一票の格差が大きすぎるとする判決が相次いでいます。

MSN産経ニュース 2月28日 一票の格差訴訟 判決で「国会批判」続出 司法の“いら立ち”反映

衆議院議員選挙区画定審議会の3月1日の会議で平成22年国勢調査人口(速報値)に基づく試算結果の概要という資料が提出されここにあります。

私は、衆議院議員の選出選挙方法および参議院議員の選出選挙方法は共に、見直しをすべきと常々考えている。次のような弊害があると思うからである。

・ 衆参議員の差が小さく類似性が高い

現在の選挙制度(衆議院小選挙区・比例代表制と参議院都道府県区・全都道府県区比例代表制)では余りにも衆参共に似通っており、二院制を生かすには、少しは異なった制度がよいと考える。

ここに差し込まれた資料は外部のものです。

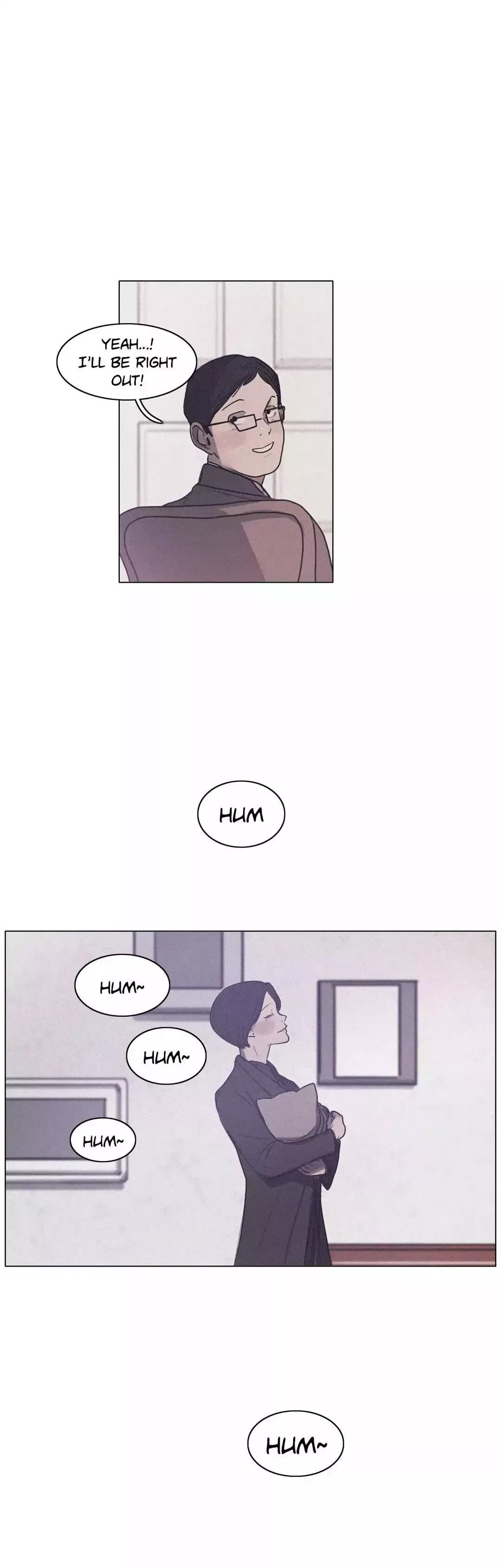 Save me Chapter 58 page 33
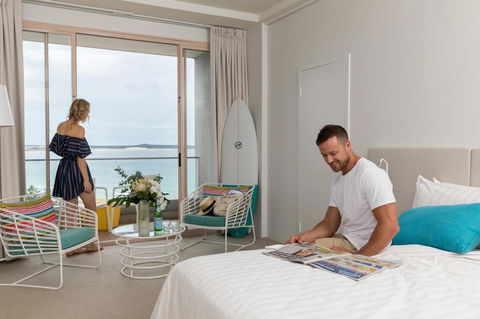 Rydges Cronulla Beachside - Yamba Accommodation 4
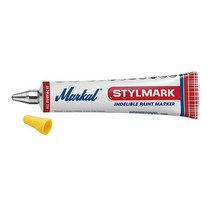 마칼(히트스틱) 스타일마카 Stylmark 3mm 96653 YELLOW
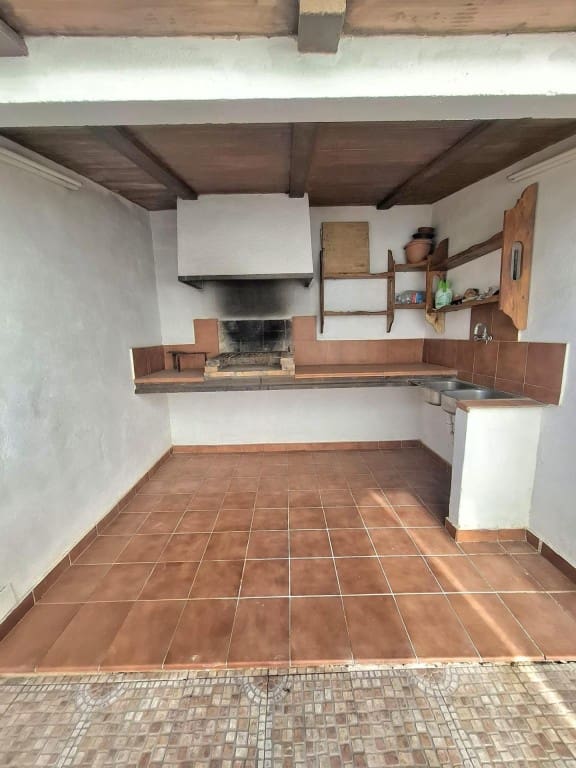 4 sovrum Villa till salu i Castello de la Plana med pool - 349 000 € (Ref: 9437110)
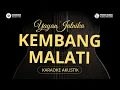 Lagu KEMBANG MALATI - YAYAN JATNIKA ( Akustik Karaoke ) 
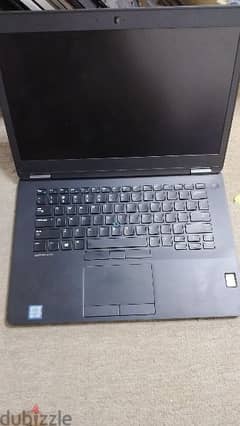 Dell latitude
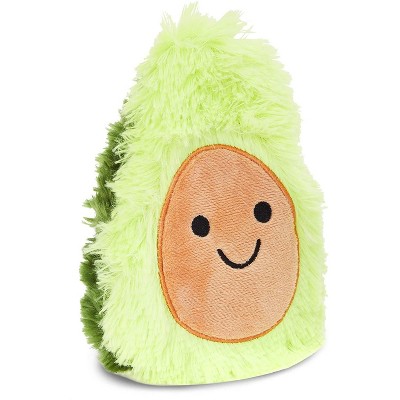heated stuffed animals for cramps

・ 参議院一人選挙区(定数2であるが、3年ごとの選挙選出は1)

一票の格差が生まれる最大の理由は、都道府県単位選挙区選挙である。47選挙区のうち、29選挙区が一人選挙区で、61.7%である。その結果、選挙区人口と議員定数の比率で一票の価値が平均より小さい選挙区が15都道府県で大きいのが32都道府県ある(参考3月1日審議会資料16ページ)。一人選挙区では、投票ムードにより、勝者が左右される。獲得票数で少しの差が、当選議席数では大きな差となる。

・ 国民の意見が議員選出の結果に反映されない

国民の意見が議員選出の結果とイコールとなるのは、全議員を比例代表で選出することであると思う。しかし、それでは政党を選ぶのみの選挙となり、人を選ぶこともできない。また立候補するにも政党への所属が必要となる。中選挙区も一つの解決策とも思える。

・ 政党権力政治がはびこる

小泉郵政選挙の後、首相が小泉氏を含めて4人、選挙もなく次々と交代した。実現不可能なマニフェストでも、選挙で勝てば官軍と、国民の意見や支持を無視する政治をしてもよいこととなる。大政党所属でないと議員になれるチャンスが低い。大政党幹部は立候補者の公認等多くの権力を握ることが可能であり、権力集中と国民を無視した政党内部の権力闘争が激化する危険性あり。

いかがでしょうか、以上のようなことを、思ってしまうのです。選挙制度を定めている法律は、公職選挙法です。選挙の違憲判決も、公職選挙法が違憲であるとしているのです。法は、国会で制定するのであり、憲法41条も、国会を国の唯一の立法機関であるとしています。しかし、公職選挙法については、議員は利害関係の矛盾が生じる部分がある。第三者機関なんて言うと、訳が分からなくなるので、国会議員を委員としない、委員会をつくり、そこが複数の改革案を調査・検討し、報告書を作成し、公開する。また、シンクタンクを初め、多くの外部の意見を求める。公聴会を開催する。Web等で一般からの意見を求める。その結果を基に、選挙改革案をつくる。それが、国会で決議されて法律となる。その際に、反対される議員もおられるであろうが、それでよいと思う。委員会作成の第○案による公職選挙法の改正をするというのが、選挙公約になってよいと思う。

選挙は、重要であり、議会に国民の意見が反映されていないと国民が感じる場合は、その国にとって不幸であり、危機であると思う。よくない選挙制度では、解散総選挙を繰り返しても、国民の意見は反映されず、政治家の権力闘争のみとなる。

(参考) 衆議院議員選挙区画定審議会とは、衆議院小選挙区選出議員の選挙区の改定に関し、調査審議し、必要があると認めるときは、その改定案を作成して内閣総理大臣に勧告する役割です。それ以上の権限はない。衆議院比例区や参議院に関しては、審議会さえないのは、公職選挙法で全て定められているからです。